Cass Sunstein and regulation

Preparing my forthcoming presentations in Chile and England on the political economy of regulatory institutions, I have been reading about Cass Sunstein and his work. Sunstein is a US legal scholar from Harvard University (previously, in Chicago University), who was also between 2009 and 2012 the head of the unit, the Office of Information and Regulatory Affairs (OIRA), supervising regulation in Obama’s White House. He was called for that the “regulatory czar”. Sunstein was a controversial figure during his tenure, and his academic work, although with very high standards, has also been surrounded sometimes by controversy.
As head of OIRA, Sunstein was criticized by progressive consumer groups because he tended to side with large firms more often than not. Although in favor of a balanced cost-benefit approach to regulation, he also was and is in favor of a light regulatory touch.
His work as a scholar is very illuminating. He is the co-author with economist Richard Thaler of “Nudge”, the bible of behavioral economics as applied to regulation and public intervention. He has a recent paper summarizing his initiatives in a behavioral direction during his tenure at OIRA. His concern with transparency and making life easy for consumers is to be praised. However, in this same paper one can see how he easily bends in favor of big business (and big politicians or their families), as when he extols the virtues of what he exaggeratedly calls “public-private partnerships” like the initiative between Wal Mart and Michelle Obama against child obesity.

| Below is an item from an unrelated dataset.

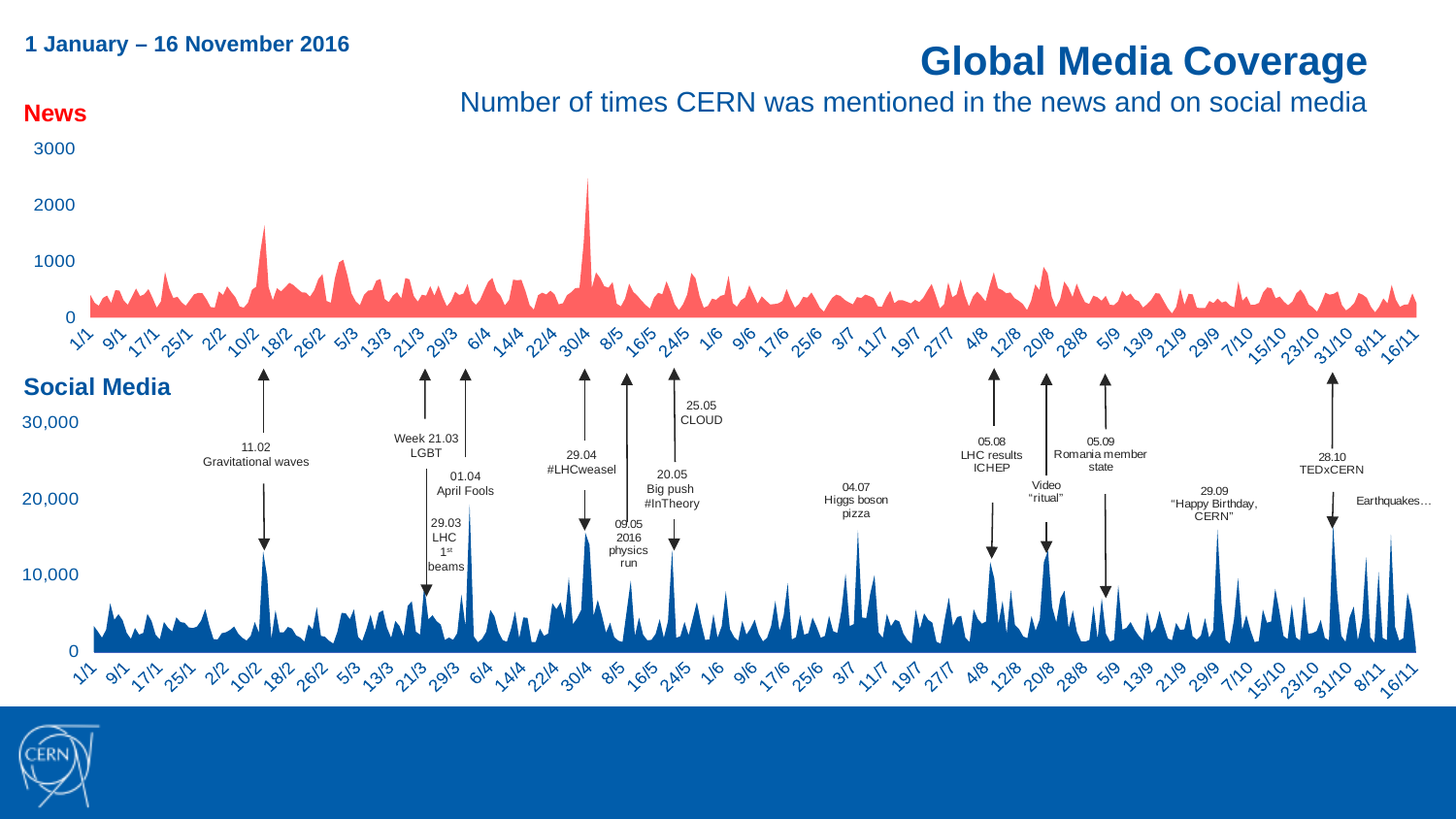
What is the highest value shown on the y axis of the Social Media chart? 30,000 In the Social Media chart, is the peak near 29/9 greater or less than 20,000? less What is the highest value shown on the y axis of the News chart? 3000 In the News chart, around which date does the highest peak occur? 30/4 What kind of chart is the News chart? area chart What colour is the Social Media chart's area? blue How many charts are shown on the slide? 2 In the News chart, is the peak near 10/2 greater or less than 1000? greater In the Social Media chart, is the peak near 10/2 greater or less than 20,000? less What is the title of the slide's charts? Global Media Coverage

Prior to his experience in the administration, Sunstein was involved in a very interesting controversy with social psychologist Paul Slovic and other scholars, about the role of expert independent agencies in regulation, with Sunstein in favor of an important role for them and his critics in favor of constraining this role. Actually, the role of OIRA not only in this administration, but also in Republican administrations since the Reagan era, has been seen not as coordinating regulation with a cost-benefit approach in mind (something for which the presidency is not necessarily well equipped, as explained in this fascinating paper), but to make sure that regulation responded to the political (and fund-raising) priorities of presidents, as suggested by this article in the Huffington Post.